*OBJECTIVE*:
Format the stretch of the records below, from the line containing "What distance is there from (225,174)" through the end of the records, as a numbered list with blank lines omitted. Leave the pictures out of the answer.

*Questions about scenes shown in images*:

+++++

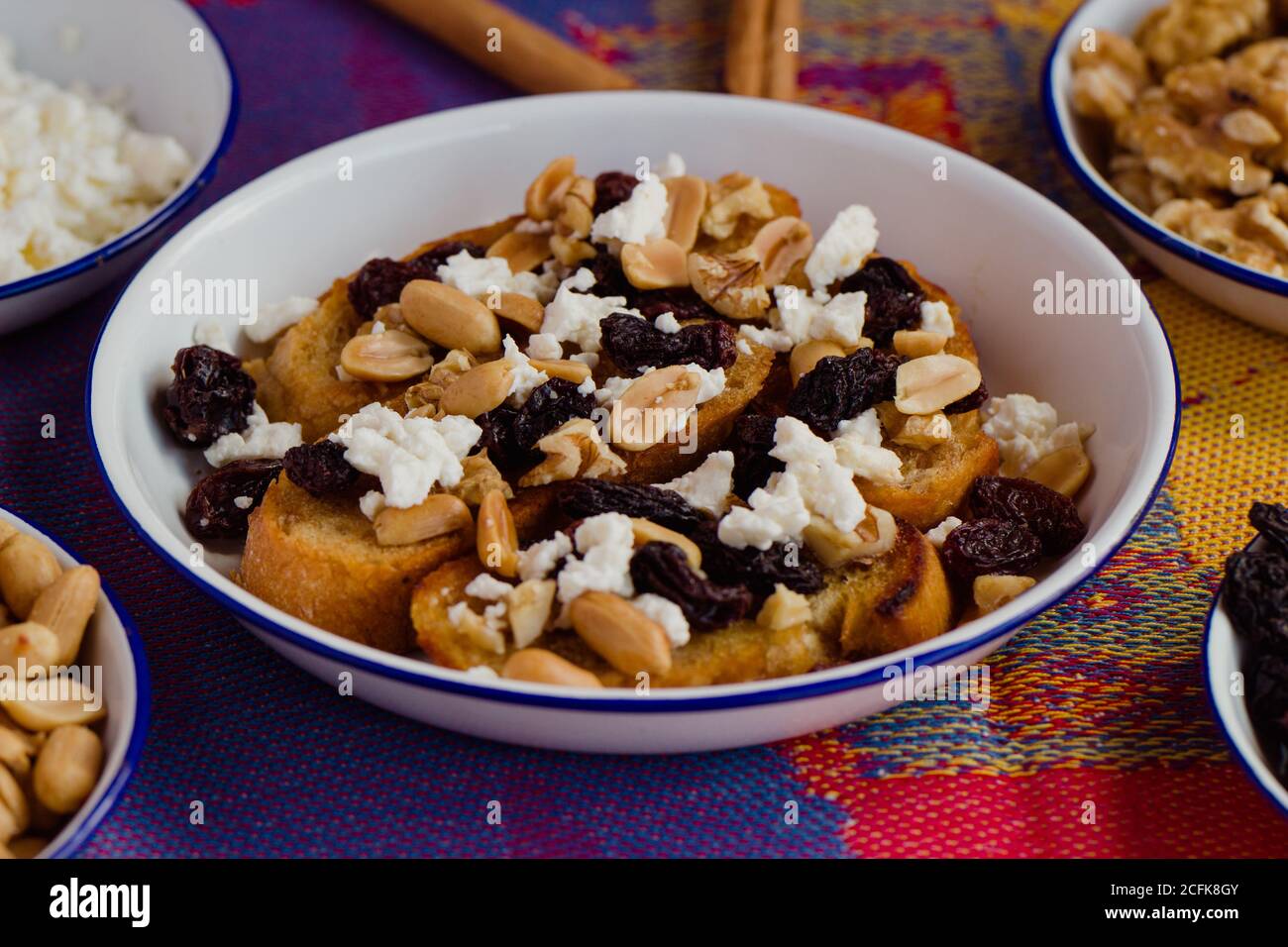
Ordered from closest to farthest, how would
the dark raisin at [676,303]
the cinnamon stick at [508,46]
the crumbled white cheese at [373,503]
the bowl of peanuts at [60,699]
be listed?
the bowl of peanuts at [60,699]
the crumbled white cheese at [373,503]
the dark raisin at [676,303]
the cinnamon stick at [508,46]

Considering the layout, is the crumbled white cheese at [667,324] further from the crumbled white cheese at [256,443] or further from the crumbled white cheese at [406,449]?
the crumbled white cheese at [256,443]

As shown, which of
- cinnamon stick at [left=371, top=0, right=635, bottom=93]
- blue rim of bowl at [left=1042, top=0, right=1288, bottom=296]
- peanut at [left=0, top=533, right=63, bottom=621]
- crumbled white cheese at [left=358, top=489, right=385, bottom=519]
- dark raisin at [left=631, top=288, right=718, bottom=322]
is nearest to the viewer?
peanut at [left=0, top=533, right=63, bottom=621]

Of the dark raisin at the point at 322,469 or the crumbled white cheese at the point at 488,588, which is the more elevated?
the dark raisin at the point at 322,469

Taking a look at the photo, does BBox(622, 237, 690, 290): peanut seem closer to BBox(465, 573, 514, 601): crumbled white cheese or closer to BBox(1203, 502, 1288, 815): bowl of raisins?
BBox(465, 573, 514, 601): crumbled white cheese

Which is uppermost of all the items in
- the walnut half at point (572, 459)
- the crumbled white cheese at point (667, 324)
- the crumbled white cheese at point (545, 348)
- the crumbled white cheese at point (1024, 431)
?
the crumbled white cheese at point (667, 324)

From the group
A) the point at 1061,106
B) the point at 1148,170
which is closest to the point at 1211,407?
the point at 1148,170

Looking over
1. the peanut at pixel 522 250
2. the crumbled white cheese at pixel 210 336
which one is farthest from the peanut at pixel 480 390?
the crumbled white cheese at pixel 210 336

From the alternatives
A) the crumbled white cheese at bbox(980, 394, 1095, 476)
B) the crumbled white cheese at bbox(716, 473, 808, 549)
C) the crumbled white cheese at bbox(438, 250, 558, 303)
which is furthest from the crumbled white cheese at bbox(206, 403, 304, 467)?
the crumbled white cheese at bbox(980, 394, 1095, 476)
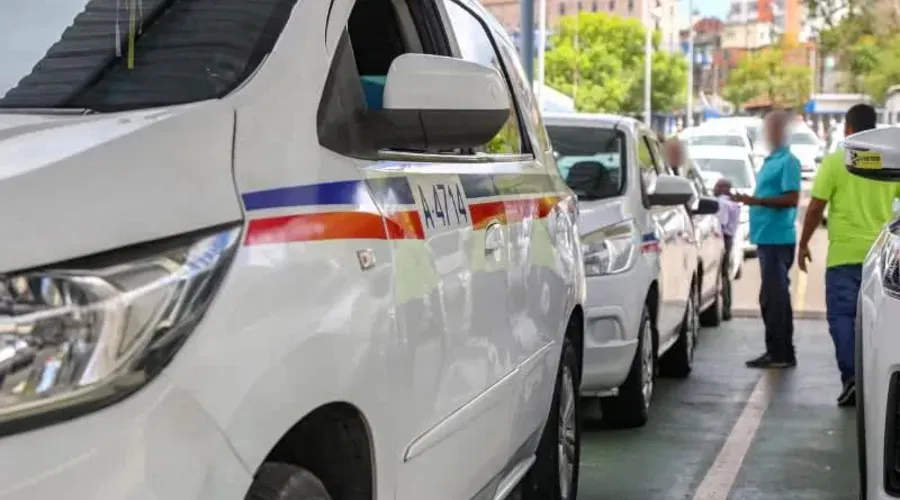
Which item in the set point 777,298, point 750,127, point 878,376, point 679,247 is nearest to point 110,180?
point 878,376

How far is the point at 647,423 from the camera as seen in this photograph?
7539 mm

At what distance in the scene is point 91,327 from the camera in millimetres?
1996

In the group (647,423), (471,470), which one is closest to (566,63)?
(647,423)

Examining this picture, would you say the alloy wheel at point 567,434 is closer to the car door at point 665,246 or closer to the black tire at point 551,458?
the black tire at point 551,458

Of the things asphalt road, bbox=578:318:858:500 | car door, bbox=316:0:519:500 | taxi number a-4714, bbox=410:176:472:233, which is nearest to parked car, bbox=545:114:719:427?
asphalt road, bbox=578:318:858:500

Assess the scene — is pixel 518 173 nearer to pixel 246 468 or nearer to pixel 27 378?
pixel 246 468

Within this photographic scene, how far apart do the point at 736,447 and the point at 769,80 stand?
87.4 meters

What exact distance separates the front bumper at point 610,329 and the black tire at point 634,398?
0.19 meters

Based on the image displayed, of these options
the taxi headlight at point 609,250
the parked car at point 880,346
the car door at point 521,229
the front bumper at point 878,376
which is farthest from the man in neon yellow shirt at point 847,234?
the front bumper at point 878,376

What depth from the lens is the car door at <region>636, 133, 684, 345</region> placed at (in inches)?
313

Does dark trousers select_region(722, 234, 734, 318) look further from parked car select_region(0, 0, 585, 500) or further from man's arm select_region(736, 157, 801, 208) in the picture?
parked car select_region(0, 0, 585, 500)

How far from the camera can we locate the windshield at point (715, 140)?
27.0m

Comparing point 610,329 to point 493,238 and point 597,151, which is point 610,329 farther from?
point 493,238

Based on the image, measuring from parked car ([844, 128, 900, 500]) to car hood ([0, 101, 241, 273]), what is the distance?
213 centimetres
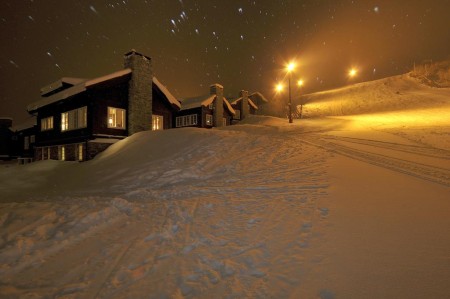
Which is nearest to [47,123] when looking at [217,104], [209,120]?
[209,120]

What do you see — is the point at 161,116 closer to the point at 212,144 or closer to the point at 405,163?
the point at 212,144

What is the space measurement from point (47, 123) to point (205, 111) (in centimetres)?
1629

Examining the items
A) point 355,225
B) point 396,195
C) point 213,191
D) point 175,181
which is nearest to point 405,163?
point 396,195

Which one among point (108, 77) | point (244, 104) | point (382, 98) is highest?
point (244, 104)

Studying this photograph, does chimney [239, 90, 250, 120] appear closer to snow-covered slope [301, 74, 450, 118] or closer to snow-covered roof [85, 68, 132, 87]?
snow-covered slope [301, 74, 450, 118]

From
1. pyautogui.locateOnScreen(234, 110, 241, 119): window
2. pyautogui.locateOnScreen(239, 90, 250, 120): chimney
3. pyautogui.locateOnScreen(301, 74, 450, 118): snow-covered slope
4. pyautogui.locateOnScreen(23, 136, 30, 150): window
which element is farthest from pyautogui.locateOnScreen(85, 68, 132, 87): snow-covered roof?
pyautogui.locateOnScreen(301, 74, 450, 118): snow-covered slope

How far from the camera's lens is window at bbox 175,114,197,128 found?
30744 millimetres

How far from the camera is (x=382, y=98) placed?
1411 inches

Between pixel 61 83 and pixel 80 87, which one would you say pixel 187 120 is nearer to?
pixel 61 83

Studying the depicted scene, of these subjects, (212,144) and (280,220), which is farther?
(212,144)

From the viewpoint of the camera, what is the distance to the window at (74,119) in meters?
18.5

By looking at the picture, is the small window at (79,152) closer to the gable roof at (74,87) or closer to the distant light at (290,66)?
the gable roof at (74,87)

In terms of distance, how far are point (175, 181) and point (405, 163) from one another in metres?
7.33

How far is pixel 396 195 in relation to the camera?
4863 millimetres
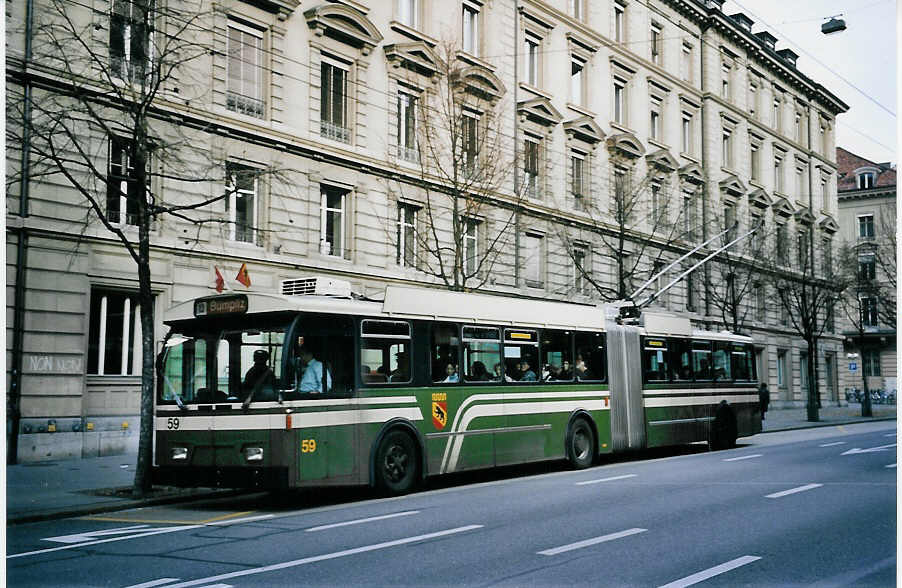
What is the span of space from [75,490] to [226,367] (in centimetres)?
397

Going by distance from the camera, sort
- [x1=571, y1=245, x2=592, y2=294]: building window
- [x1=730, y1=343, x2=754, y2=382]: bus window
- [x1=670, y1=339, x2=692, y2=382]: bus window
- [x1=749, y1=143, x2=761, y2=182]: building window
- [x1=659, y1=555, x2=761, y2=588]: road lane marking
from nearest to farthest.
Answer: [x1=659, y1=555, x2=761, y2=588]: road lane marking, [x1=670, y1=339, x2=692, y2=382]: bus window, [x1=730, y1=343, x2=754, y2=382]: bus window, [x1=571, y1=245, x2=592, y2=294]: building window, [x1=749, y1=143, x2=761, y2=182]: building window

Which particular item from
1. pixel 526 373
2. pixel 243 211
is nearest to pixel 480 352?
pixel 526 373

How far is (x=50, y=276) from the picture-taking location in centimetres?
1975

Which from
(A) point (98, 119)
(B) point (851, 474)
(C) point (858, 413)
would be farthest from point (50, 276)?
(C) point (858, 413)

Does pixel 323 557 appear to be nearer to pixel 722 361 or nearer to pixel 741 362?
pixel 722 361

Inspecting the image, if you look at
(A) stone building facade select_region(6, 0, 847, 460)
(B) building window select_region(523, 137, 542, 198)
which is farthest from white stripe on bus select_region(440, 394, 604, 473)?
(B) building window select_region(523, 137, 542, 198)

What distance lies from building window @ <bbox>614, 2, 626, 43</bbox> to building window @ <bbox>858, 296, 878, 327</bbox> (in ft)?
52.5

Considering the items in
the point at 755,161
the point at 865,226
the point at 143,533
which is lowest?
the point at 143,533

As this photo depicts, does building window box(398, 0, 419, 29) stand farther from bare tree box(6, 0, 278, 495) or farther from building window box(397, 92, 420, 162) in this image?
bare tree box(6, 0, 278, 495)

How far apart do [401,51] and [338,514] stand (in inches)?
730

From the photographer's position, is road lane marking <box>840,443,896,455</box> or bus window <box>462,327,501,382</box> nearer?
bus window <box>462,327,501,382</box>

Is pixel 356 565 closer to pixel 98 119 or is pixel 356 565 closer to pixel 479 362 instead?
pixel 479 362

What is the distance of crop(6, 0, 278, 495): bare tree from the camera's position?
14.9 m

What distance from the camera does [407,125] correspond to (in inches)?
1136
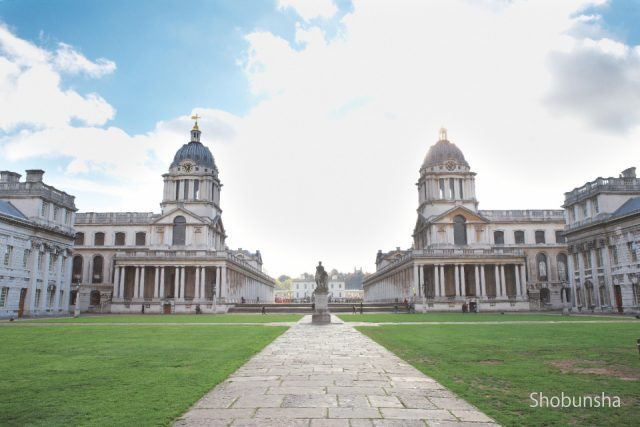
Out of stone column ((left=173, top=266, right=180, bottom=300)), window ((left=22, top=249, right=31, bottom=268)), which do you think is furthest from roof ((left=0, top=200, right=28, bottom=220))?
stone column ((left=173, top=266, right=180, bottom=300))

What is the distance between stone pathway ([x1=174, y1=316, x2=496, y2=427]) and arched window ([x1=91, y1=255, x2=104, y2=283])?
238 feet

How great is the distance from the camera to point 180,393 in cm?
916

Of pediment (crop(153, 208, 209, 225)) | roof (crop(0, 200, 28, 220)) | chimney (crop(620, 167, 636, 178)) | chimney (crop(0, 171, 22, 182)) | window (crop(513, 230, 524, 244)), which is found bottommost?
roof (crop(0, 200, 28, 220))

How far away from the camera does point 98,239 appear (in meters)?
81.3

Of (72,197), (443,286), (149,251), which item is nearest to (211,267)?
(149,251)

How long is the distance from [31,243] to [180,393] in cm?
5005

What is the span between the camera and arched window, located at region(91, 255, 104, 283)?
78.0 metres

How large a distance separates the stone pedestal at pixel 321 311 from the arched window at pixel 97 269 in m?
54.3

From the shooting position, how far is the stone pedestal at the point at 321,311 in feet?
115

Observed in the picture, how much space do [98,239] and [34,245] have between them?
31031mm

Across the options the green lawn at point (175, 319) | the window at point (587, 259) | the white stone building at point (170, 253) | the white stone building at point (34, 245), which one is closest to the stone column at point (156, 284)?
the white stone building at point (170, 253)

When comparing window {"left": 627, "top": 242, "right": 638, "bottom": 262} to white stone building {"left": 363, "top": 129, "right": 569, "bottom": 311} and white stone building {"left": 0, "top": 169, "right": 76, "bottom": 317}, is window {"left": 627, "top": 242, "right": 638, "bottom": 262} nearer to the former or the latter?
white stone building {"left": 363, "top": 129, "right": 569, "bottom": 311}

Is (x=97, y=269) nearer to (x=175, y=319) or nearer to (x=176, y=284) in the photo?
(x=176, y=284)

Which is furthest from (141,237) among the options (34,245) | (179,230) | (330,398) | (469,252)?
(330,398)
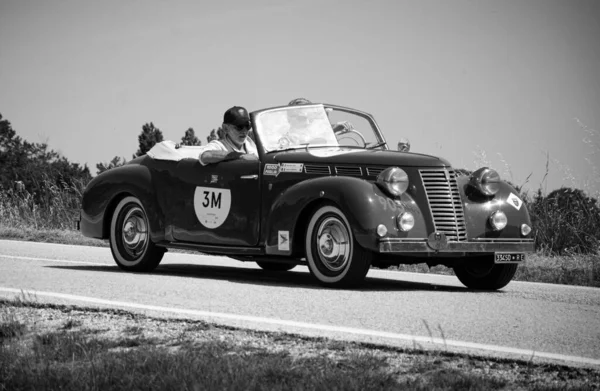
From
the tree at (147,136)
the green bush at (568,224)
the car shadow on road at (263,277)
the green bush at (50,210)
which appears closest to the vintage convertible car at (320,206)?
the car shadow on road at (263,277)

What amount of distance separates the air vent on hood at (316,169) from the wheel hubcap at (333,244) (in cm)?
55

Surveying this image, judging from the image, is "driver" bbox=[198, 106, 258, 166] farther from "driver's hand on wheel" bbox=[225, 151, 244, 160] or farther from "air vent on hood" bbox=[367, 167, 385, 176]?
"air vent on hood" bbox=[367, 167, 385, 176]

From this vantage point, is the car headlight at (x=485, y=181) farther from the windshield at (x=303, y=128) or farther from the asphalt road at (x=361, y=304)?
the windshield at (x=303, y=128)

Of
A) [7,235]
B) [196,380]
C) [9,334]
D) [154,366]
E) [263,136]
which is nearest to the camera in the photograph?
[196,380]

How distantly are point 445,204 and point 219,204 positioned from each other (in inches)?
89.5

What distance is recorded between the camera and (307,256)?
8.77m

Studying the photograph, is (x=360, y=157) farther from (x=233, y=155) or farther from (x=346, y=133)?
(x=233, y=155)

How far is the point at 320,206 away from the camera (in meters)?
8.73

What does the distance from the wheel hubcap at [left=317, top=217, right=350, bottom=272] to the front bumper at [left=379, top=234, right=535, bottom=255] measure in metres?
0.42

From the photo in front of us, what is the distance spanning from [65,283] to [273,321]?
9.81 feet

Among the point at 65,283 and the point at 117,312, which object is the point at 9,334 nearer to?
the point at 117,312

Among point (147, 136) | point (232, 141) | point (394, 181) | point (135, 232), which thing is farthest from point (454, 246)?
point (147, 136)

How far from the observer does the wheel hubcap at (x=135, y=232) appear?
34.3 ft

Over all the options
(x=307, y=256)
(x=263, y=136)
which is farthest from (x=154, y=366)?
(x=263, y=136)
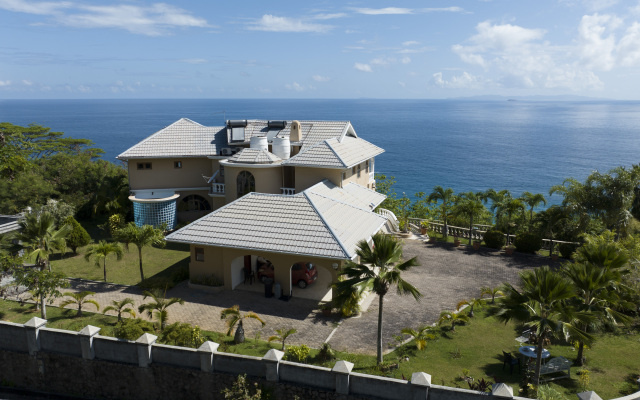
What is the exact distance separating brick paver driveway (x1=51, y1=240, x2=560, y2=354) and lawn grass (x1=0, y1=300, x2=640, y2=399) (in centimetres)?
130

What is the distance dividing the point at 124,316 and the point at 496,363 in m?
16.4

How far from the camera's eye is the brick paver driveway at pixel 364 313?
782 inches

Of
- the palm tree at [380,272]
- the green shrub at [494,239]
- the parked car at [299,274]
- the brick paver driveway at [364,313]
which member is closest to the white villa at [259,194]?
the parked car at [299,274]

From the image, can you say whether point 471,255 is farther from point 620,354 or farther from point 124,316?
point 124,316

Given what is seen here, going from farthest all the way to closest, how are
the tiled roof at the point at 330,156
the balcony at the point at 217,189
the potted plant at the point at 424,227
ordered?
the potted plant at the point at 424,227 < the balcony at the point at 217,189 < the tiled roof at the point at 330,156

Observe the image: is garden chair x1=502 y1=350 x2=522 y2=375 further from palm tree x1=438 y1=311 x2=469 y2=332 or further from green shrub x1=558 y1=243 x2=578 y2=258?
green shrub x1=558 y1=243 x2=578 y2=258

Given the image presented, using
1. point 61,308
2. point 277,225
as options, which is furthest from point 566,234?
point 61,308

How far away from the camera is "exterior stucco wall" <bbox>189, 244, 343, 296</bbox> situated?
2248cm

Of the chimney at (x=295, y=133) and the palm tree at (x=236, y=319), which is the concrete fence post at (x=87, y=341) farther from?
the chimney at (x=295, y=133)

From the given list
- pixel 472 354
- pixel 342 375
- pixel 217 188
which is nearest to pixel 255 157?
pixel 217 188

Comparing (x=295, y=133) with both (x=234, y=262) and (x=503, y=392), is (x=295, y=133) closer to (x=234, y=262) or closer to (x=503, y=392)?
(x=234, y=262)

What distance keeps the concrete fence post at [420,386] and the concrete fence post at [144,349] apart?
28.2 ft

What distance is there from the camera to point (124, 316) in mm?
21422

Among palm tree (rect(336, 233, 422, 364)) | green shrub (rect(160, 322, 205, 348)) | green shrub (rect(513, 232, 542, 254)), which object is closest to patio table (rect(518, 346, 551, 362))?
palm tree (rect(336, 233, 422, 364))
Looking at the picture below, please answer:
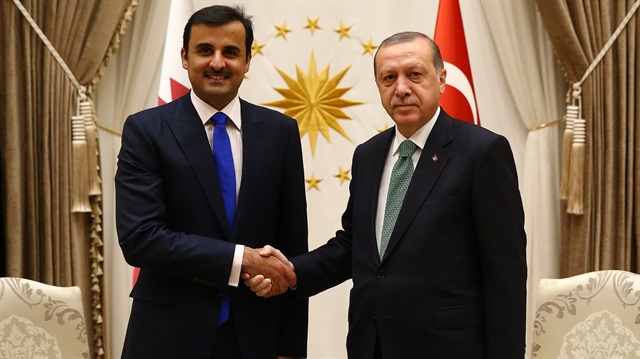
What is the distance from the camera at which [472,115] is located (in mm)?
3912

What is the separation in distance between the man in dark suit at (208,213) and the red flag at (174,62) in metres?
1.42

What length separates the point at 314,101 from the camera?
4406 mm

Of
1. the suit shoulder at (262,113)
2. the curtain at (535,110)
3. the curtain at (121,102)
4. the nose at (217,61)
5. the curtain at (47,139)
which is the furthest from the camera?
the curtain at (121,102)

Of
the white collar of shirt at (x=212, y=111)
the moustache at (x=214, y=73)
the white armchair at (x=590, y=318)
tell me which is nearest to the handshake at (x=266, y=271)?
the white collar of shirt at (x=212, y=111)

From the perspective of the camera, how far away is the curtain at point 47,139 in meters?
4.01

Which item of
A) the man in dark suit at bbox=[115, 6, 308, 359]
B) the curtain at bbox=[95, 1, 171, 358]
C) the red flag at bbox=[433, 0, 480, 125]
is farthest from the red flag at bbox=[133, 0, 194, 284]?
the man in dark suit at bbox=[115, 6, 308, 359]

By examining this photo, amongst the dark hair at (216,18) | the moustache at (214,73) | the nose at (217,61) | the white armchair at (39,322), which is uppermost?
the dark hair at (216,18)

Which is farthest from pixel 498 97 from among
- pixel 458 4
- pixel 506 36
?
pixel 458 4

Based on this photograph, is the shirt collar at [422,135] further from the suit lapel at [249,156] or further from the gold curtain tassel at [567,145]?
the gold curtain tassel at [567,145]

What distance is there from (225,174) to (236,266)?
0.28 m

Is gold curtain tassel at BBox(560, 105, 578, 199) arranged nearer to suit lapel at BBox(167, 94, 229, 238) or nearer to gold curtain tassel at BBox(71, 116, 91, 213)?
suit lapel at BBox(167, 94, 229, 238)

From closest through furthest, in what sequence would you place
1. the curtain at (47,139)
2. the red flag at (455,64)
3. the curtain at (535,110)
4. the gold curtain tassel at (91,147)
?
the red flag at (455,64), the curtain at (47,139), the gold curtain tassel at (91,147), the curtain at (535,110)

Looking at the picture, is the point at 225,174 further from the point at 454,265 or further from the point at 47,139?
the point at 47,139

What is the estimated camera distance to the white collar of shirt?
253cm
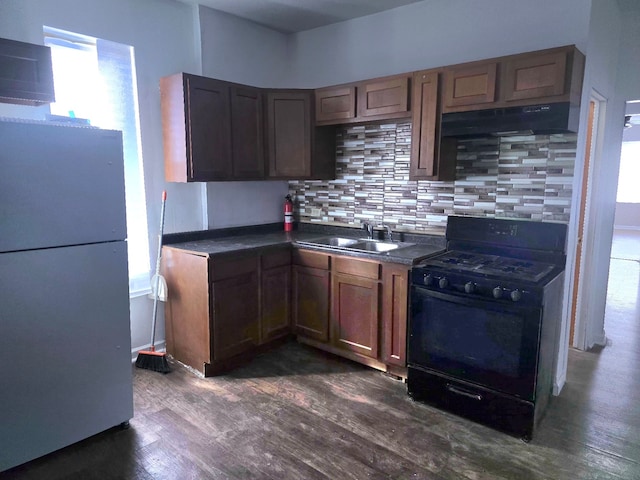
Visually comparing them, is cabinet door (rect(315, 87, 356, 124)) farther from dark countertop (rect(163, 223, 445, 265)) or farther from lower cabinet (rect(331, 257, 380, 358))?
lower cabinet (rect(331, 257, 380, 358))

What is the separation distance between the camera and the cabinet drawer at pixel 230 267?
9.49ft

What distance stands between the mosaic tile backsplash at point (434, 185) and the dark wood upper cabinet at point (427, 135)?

+++++

*WORKED ANSWER*:
1. What distance is there from (225,174) to (236,266)?
2. 0.28 m
3. Is gold curtain tassel at BBox(560, 105, 578, 199) arranged nearer to suit lapel at BBox(167, 94, 229, 238) or nearer to gold curtain tassel at BBox(71, 116, 91, 213)?
4. suit lapel at BBox(167, 94, 229, 238)
5. From closest through furthest, in what sequence would you place
6. 1. the curtain at (47,139)
7. 2. the red flag at (455,64)
8. 3. the curtain at (535,110)
9. 4. the gold curtain tassel at (91,147)
10. ?
11. the red flag at (455,64), the curtain at (47,139), the gold curtain tassel at (91,147), the curtain at (535,110)
12. Looking at the picture, is the point at 225,174 further from the point at 454,265 or further from the point at 47,139?
13. the point at 47,139
14. What is the estimated camera distance to the white collar of shirt?
15. 253cm
16. Visually comparing them, is cabinet door (rect(315, 87, 356, 124)) farther from dark countertop (rect(163, 223, 445, 265)) or farther from lower cabinet (rect(331, 257, 380, 358))?
17. lower cabinet (rect(331, 257, 380, 358))
18. What is the separation distance between the camera and the cabinet drawer at pixel 230 267?
19. 9.49ft
20. What distance stands between the mosaic tile backsplash at point (434, 185) and the dark wood upper cabinet at point (427, 135)?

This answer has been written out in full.